How do you feel, what do you think at the very moment a film is over?

It’s obvious, isn’t it? There’s something important about that moment—I mean in terms of speaking or writing about this film you just saw, or in terms of your own understanding.

OneI felt somber at the conclusion of “One Cut, One Life”. I imagine that is the most common reaction being that the film is about and made by two documentary filmmakers facing death.

Ed Pincus has a life-threatening illness. Lucia Small recently lost two dear friends to violent deaths. The two filmmakers address themselves and the camera as they reveal their thoughts, opinions, experiences, and feelings. We also hear from friends and family, and learn a little about the filmmakers’ previous work.
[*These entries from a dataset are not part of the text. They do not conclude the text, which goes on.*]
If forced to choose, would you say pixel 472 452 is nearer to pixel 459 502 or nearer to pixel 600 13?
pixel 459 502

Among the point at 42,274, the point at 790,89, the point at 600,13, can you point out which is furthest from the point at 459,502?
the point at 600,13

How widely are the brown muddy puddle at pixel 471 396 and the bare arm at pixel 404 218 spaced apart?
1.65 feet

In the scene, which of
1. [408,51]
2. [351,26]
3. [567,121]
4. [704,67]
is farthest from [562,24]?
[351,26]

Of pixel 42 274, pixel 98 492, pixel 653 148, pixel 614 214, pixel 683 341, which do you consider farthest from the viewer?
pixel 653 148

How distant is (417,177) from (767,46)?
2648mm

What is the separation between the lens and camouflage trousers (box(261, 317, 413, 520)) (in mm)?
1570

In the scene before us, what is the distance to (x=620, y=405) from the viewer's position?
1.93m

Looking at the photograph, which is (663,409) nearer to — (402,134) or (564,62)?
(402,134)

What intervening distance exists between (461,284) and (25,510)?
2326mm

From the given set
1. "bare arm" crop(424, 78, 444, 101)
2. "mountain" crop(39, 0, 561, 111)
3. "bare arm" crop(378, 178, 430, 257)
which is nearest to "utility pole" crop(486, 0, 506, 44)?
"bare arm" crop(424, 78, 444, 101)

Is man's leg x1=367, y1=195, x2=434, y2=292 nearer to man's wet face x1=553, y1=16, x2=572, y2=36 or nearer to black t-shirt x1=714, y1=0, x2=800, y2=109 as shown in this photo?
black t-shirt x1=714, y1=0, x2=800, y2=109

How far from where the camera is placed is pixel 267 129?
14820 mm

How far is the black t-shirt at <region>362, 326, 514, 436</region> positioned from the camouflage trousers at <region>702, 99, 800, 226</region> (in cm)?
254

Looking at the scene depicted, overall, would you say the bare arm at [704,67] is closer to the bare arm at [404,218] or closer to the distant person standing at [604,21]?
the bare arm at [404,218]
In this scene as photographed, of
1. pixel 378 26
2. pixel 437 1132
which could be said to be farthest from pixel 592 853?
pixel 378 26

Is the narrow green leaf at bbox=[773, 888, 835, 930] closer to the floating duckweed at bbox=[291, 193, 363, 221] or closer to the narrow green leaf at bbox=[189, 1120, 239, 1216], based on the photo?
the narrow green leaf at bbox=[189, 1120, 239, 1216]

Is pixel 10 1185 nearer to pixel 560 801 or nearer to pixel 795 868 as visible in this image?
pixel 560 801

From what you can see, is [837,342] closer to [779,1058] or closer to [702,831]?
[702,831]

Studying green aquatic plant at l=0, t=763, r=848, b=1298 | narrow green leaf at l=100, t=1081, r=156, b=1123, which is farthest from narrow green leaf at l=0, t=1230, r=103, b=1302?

At film’s end I wondered what do I say about it? “One Cut, One Life” is a powerful experience—seeing and hearing people being vulnerable, facing death is both evocative and provocative. And, like it or not, the film puts you in an introspective mood.

Of course I recommend “One Cut, One Life”. That’s one of my rules; I don’t write about a film unless I do so. But, why this one?

It is a matter of values. I believe it is of great value when human beings share their deepest thoughts and feelings. It is especially important for the sharer. However their sharing is received, it is the sharer’s own response to their sharing that holds the possibility of one’s own insight and transformation.

This value of vulnerability is the gift given us by Small and Pincus.

There’s another reason I recommend “One Cut, One Life”. When viewing screeners at home—with computer, telephone, refrigerator, and bathroom all within a few feet—I usually pause for any number of reasons. I was glued to my screen all 107 minutes of this film. Pincus’ and Small’s characters and journeys pulled me into their stories, their lives.